Thursday, May 17, 2012

The Experimental Design Process for Science Projects

Science Experimental Design

Science Experimental Design

The importance of experimental design in science is that helps students infer about causes or relationships, as opposed to simply describe what happened in a canned experiment.

As students learn to develop their own experimental design they must be able to answer the most important question of all regarding the design process.

Essentially, they are determining a driving question and creating a science experiment to help find an answer for the question. This includes identifying and answering questions that their design does not answer.

Experimental Design Process

Driving Question – students must learn to not ask questions that result in a simple yes or no answer.Experimental design questions must be cause and effect, along with being open-ended.

An example:

  • What is the impact of acid rain on the growth rate of dandelions during spring?

Variables – once students have identified the driving question for an experiment, the next step in the design process is to identify variables.

These include:

  • Independent Variable – is what is manipulated or the treatment in an experiment.
  • Dependent Variable – is what is observed from the effects of manipulating the treatment in an experiment.
  • Control Variables – are factors that remain constant throughout an experiment.
  • Extraneous Variables – influence the relationship between the independent and dependent variables of an experiment, which the student has no control over.
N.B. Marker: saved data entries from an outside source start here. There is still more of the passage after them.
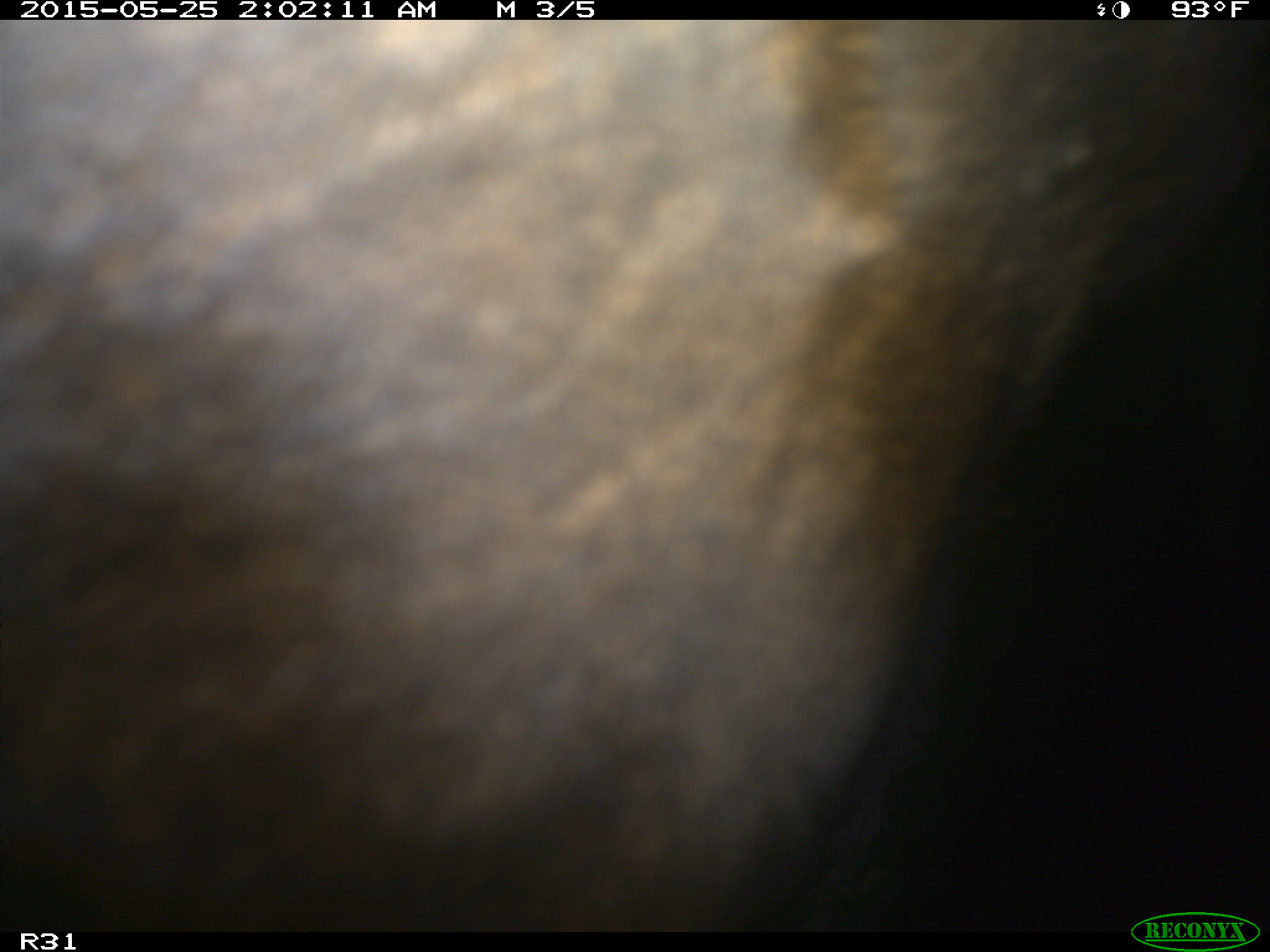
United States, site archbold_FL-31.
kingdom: Animalia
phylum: Chordata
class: Mammalia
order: Artiodactyla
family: Bovidae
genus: Bos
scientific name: Bos taurus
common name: domestic cow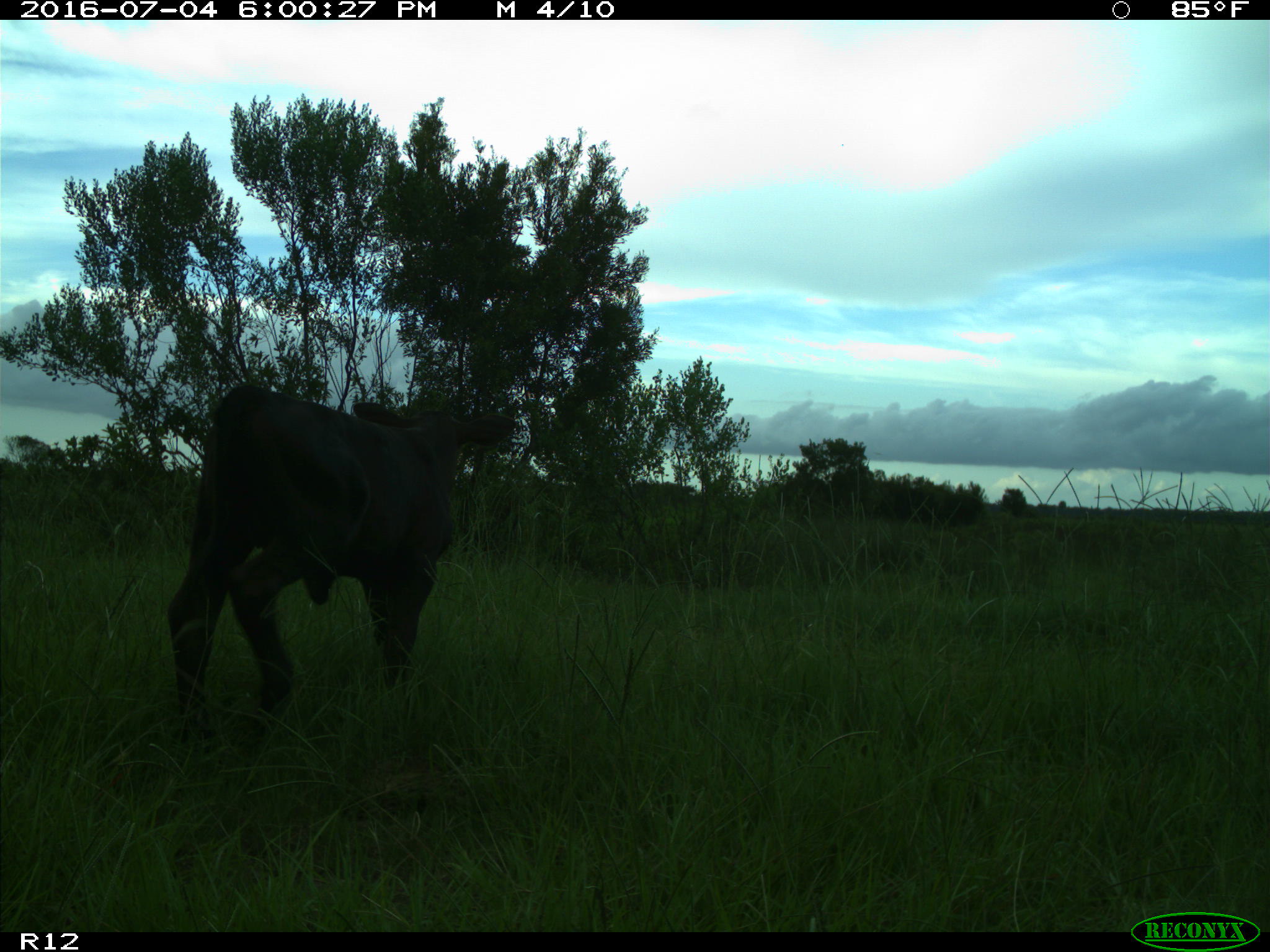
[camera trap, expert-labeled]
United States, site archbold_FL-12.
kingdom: Animalia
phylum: Chordata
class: Mammalia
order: Artiodactyla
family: Bovidae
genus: Bos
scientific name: Bos taurus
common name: domestic cow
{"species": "Bos taurus (domestic cow)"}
These are variables influence the outcome of an experiment and are undesirable because they add error to an experiment.


Hypothesis – the next step in the design process is developing a hypothesis to determine if the experimental design is testable; i.e., are the independent and dependent variables measurable.

Here is a hypothesis checklist:

  • Is the hypothesis based on information contained in driving question?
  • Does the hypothesis include the independent and dependent variable?
  • Is the hypothesis worded so that it can be tested in the experiment?

Hypothesis examples are:

  • Raising the temperature of a cup of water (temperature is the independent variable) will increase the amount of sugar that dissolves (the amount of sugar is the dependent variable).
  • If a plant receives fertilizer (fertilizer is the independent variable), then it will grow to be bigger than a plant that does not receive fertilizer (plant size is the dependent variable).

Impact of Using the Experimental Design Process

Now students can make a personal connection to scientific investigation process. A personal connection is essential to internalizing new knowledge and ways of learning. The key attributes of  students gain from this process is:

  • learning how to design research
  • learning how to ask questions
  • internalizing new knowledge
  • realizing that findings depend on experimental design
  • increasing their level of understanding of science
  • learning how to investigate like scientists

Additional Resources

Understanding Scientific Inquiry

Experimental Design

  • Lisa said,

    EXCELLENT article. I will be saving it to show my own boys. This explanation would have greatly helped their sciece fair projects.

  • Joe Cip said,

    Hi Dave,
    I’d like to incorporate some of your questions and designs into my science fair introductions. Of course I will put your name in the credits along with the others that I am using.
    Is that ok? I would especially like to use your 20 questions when trying to narrow your topic into one that has a good experimental design.

    Thanks,

    Joe Cip,
    Southington CT

  • David Wetzel said,

    Hi Joe,

    Sure, not a problem and I hope the information helps you and your students.